The input:
....
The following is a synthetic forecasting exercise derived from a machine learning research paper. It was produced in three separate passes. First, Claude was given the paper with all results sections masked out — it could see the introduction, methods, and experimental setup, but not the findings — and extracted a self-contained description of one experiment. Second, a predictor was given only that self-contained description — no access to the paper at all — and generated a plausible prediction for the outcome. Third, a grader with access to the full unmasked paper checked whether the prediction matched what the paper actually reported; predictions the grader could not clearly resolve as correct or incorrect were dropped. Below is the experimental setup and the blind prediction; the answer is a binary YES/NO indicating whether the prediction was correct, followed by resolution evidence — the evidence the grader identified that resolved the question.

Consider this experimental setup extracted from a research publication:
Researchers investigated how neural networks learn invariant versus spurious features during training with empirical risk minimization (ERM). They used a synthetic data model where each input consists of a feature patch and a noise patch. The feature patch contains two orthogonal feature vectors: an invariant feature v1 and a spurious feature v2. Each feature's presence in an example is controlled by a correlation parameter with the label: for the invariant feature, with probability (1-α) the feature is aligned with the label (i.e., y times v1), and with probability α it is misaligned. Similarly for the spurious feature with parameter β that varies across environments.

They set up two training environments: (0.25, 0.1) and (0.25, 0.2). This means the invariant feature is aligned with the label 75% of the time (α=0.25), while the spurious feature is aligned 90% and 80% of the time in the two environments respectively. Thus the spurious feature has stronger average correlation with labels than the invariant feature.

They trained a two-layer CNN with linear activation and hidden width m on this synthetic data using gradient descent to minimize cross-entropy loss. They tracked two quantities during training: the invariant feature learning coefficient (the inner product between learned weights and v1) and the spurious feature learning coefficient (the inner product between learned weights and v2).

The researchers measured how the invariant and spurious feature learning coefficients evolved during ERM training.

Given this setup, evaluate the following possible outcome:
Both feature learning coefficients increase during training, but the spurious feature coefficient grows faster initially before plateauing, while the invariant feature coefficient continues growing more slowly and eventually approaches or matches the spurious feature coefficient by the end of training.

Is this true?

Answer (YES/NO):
....
What the exercise asks:
Lines with the word "while" in them are the answer; report each one from the data.

Task solution:
They set up two training environments: (0.25, 0.1) and (0.25, 0.2). This means the invariant feature is aligned with the label 75% of the time (α=0.25), while the spurious feature is aligned 90% and 80% of the time in the two environments respectively. Thus the spurious feature has stronger average correlation with labels than the invariant feature.
Both feature learning coefficients increase during training, but the spurious feature coefficient grows faster initially before plateauing, while the invariant feature coefficient continues growing more slowly and eventually approaches or matches the spurious feature coefficient by the end of training.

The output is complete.